À quelques jours de la rentrée, les lycées face au défi de l'application de l'interdiction du téléphone
Le gouvernement a confirmé lundi l'entrée en vigueur de l'interdiction du téléphone portable au lycée dès la rentrée, une mesure dont l'application pourrait toutefois s'avérer compliquée dans de nombreux établissements, faute de temps pour s'y préparer.
Déjà en vigueur de la maternelle au collège depuis 2018, l'interdiction du téléphone portable sera étendue aux lycées dès la rentrée par la loi visant à protéger les mineurs face aux réseaux sociaux.
Le président de la République, Emmanuel Macron, a décidé de promulguer le texte alors que le Conseil constitutionnel a censuré sa mesure phare interdisant l'accès aux réseaux sociaux aux moins de 15 ans.
Des exceptions pourront être prévues par le règlement intérieur de l'établissement, notamment pour les élèves handicapés ou les étudiants.
Pour François Bonneau, président de la commission Éducation aux Régions de France, pour les élèves scolarisés dans les lycées, âgés de 15 ans jusqu'à 21 ans environ pour les BTS et les classes préparatoires, "les réalités ne sont pas simples et il faut adapter les mesures".
Selon Kamel Chibli, vice-président du conseil régional d'Occitanie, les pochettes et casiers numériques pour déposer les smartphones, "testés" notamment à Sommières (Gard), coûtent environ 40.000 euros à la collectivité régionale pour un lycée de 1.500 élèves.
"Les établissements ne sont pas prêts", estime auprès de l'AFP François Resnais, secrétaire national du SNPDEN-UNSA, principal syndicat des chefs d'établissement, en dénonçant un "mauvais timing".
Une circulaire publiée le 2 juillet, assortie d'un vademecum, demandait aux lycées de se préparer à l'entrée en vigueur dès septembre de la mesure adoptée fin juillet par le Parlement.
Mais pour appliquer l'interdiction, les établissements doivent modifier leur règlement intérieur, ce qui suppose de consulter plusieurs instances, notamment le conseil des délégués pour la vie lycéenne et le conseil d'administration, qui ne se réunissent pas pendant l'été.
"Les établissements attaquent une année dans laquelle la règle n'est pas écrite dans le règlement intérieur, sauf ceux qui avaient peut-être tenté d'anticiper quelque chose, mais ça reste très très parcellaire", poursuit le responsable syndical.
Christelle Kauffmann, secrétaire générale adjointe du SNPDEN-Unsa, fait partie de cette minorité qui a anticipé la mesure en intégrant à la toute fin de l'année scolaire dans le règlement intérieur de son établissement l'interdiction du téléphone portable.
Dans son lycée, le portable sera interdit à la rentrée dans les couloirs et les bâtiments, mais autorisé dans les espaces extérieurs.
Selon elle, il faudra probablement près d'un an avant une mise en œuvre pleinement effective dans l'ensemble des lycées. "C'est très difficile pour une communauté scolaire d'imposer une nouvelle règle aux jeunes.
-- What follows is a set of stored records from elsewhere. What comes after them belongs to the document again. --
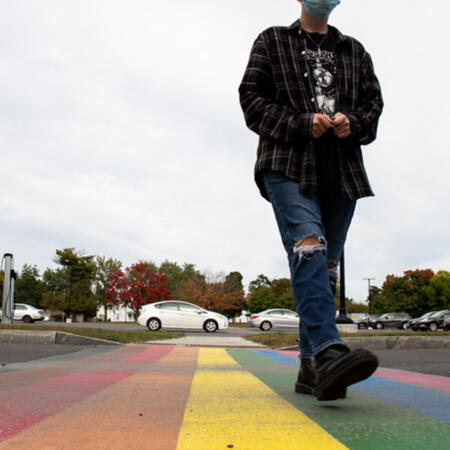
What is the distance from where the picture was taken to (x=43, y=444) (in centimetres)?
148

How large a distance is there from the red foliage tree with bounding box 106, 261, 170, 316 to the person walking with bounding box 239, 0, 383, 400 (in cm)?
4905

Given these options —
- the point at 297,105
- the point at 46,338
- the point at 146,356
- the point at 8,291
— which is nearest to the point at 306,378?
the point at 297,105

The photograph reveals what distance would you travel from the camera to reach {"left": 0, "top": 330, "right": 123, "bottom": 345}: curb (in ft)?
29.4

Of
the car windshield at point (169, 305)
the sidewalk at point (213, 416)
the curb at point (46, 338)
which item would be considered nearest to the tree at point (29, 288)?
the car windshield at point (169, 305)

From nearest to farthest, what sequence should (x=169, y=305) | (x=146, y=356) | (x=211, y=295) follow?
(x=146, y=356) → (x=169, y=305) → (x=211, y=295)

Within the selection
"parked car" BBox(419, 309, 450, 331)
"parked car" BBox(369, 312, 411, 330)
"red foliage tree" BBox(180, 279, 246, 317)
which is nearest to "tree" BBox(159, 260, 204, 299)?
"red foliage tree" BBox(180, 279, 246, 317)

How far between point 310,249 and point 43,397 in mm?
1585

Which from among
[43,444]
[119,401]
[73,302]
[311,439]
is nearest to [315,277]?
[311,439]

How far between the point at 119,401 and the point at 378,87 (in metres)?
2.30

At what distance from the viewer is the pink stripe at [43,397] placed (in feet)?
6.01

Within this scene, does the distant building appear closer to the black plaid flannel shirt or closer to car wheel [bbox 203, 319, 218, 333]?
car wheel [bbox 203, 319, 218, 333]

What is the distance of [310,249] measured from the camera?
2338 mm

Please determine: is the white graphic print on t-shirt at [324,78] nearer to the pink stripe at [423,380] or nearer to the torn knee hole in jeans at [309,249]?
the torn knee hole in jeans at [309,249]

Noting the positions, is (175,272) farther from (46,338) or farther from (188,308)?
(46,338)
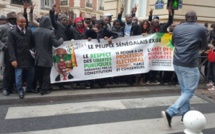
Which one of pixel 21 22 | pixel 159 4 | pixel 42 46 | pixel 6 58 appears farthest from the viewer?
pixel 159 4

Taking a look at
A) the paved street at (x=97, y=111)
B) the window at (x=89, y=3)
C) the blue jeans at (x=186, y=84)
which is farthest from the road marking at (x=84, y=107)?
the window at (x=89, y=3)

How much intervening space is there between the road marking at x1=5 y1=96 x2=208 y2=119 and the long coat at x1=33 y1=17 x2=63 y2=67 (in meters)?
1.10

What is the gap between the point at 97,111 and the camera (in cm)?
544

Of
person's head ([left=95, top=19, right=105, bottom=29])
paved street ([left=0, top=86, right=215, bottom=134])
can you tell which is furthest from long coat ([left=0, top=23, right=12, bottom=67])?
person's head ([left=95, top=19, right=105, bottom=29])

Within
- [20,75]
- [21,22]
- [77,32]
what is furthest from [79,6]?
[20,75]

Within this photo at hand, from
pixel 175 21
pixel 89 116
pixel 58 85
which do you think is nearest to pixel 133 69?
pixel 58 85

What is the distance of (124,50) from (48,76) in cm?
213

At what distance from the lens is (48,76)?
21.0 ft

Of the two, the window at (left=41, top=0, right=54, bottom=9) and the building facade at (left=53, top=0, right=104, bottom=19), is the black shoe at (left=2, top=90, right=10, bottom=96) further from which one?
the building facade at (left=53, top=0, right=104, bottom=19)

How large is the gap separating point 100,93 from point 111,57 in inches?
43.3

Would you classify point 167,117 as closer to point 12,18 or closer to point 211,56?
point 211,56

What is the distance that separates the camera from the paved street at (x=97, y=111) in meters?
4.54

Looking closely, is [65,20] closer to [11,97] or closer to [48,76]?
[48,76]

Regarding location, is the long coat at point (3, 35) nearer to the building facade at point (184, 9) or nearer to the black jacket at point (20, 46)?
the black jacket at point (20, 46)
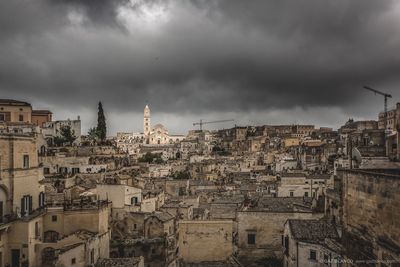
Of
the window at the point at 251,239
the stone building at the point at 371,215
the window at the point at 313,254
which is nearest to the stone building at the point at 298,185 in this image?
the window at the point at 251,239

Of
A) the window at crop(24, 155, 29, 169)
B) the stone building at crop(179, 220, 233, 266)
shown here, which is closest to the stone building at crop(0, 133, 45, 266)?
the window at crop(24, 155, 29, 169)

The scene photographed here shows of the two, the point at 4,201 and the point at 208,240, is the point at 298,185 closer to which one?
the point at 208,240

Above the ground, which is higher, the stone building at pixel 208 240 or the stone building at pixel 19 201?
the stone building at pixel 19 201

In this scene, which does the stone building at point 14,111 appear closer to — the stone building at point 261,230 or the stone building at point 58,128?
the stone building at point 58,128

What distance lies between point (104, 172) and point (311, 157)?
4069 centimetres

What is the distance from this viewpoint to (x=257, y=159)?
96125 mm

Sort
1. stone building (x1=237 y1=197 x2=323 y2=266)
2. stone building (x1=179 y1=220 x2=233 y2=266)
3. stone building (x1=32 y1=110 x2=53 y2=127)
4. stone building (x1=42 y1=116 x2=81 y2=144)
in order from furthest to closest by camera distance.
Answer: stone building (x1=32 y1=110 x2=53 y2=127), stone building (x1=42 y1=116 x2=81 y2=144), stone building (x1=237 y1=197 x2=323 y2=266), stone building (x1=179 y1=220 x2=233 y2=266)

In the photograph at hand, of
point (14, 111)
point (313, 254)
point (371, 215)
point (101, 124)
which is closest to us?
point (371, 215)

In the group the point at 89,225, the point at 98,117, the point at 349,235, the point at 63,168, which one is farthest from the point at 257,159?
the point at 349,235

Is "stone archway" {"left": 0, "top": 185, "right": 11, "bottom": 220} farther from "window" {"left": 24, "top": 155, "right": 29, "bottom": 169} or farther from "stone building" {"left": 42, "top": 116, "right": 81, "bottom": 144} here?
"stone building" {"left": 42, "top": 116, "right": 81, "bottom": 144}

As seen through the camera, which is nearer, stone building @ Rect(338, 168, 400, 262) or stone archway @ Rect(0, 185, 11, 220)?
stone building @ Rect(338, 168, 400, 262)

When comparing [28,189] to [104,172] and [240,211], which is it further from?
[104,172]

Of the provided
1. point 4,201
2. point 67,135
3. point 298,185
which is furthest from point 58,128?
point 4,201

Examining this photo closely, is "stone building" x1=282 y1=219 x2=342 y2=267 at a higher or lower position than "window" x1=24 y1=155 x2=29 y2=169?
lower
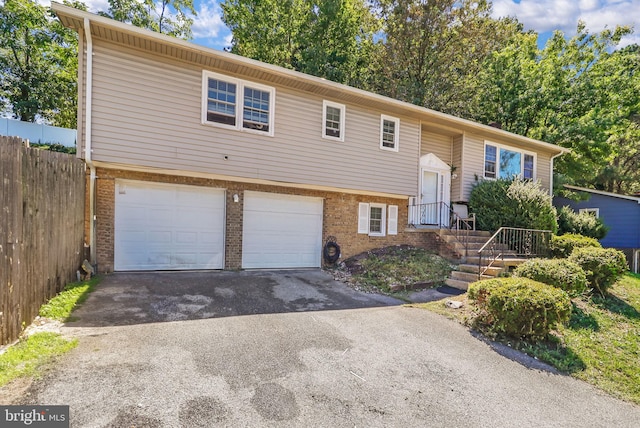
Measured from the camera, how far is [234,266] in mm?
9039

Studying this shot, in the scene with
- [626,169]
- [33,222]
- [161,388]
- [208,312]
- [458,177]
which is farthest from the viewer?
[626,169]

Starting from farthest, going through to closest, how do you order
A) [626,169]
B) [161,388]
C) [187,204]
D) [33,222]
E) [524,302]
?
1. [626,169]
2. [187,204]
3. [524,302]
4. [33,222]
5. [161,388]

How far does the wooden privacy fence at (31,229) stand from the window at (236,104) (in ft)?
10.9

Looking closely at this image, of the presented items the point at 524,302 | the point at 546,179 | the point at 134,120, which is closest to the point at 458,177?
the point at 546,179

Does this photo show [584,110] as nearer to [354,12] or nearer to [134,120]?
[354,12]

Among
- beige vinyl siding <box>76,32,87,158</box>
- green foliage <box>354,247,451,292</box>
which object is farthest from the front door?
beige vinyl siding <box>76,32,87,158</box>

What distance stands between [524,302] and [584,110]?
1752 cm

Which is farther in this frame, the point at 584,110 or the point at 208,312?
the point at 584,110

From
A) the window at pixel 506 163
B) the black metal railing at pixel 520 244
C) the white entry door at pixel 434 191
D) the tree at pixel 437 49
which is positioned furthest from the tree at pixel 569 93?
the black metal railing at pixel 520 244

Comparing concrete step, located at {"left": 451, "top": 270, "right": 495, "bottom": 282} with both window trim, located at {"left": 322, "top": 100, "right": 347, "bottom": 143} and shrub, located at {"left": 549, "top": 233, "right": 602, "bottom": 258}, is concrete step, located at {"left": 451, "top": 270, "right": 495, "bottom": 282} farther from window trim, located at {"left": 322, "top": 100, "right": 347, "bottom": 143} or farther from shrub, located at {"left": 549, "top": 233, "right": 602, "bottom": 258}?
window trim, located at {"left": 322, "top": 100, "right": 347, "bottom": 143}

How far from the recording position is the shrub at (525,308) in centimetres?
497

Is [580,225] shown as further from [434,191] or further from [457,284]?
[457,284]

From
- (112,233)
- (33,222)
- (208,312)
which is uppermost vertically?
(33,222)

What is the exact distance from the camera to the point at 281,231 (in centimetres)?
981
Même si la loi est censée s'imposer, ce n'est pas aussi simple. On ne peut pas mettre un surveillant derrière chaque lycéen", souligne-t-elle.
Le ministre de l'Éducation Édouard Geffray a toutefois promis une certaine souplesse pour laisser le temps aux lycées d'engager le dialogue, rapporte Agnès Andersen du syndicat de chefs d'établissement ID-FO.
Le vademecum transmis aux établissements prévoit une réponse "graduée, personnalisée et proportionnée" en cas d'infraction, "comme tout manquement à une règle au sein de l'établissement".
Les sanctions pourront aller de la punition à la confiscation de l'appareil, voire à une procédure disciplinaire dans les cas les plus graves.
Les lycéens consultent régulièrement Pronote sur leur smartphone pour suivre les changements d'emploi du temps ou de salle. Certains enseignants y recourent en classe, pour des recherches, des exercices ou le partage de documents.
Dans son vademecum, le ministère autorise notamment des dérogations à l'interdiction du téléphone pour des "usages pédagogiques" ou des "usages nécessaires au bon fonctionnement de l'établissement".
"Peut-être qu'il aurait été bon que le ministère s'interroge sur la place du numérique dans l'enseignement", souligne Mme Andersen.
"Il faut plutôt sensibiliser à l'usage du téléphone portable parce que ça fait partie du quotidien", avance de son côté Ryad Rani, président de l'Union syndicale lycéenne (USL), qui dénonce une mesure "démagogique".
Addiction aux réseaux sociaux, problèmes de sommeil, multiplication des fraudes lors des examens... "Il y a un vrai sujet sur l'utilisation de l'outil, mais ce n'est pas parce qu'on l'interdit au lycée qu'on va résoudre tous les problèmes", prévient Christelle Kauffmann.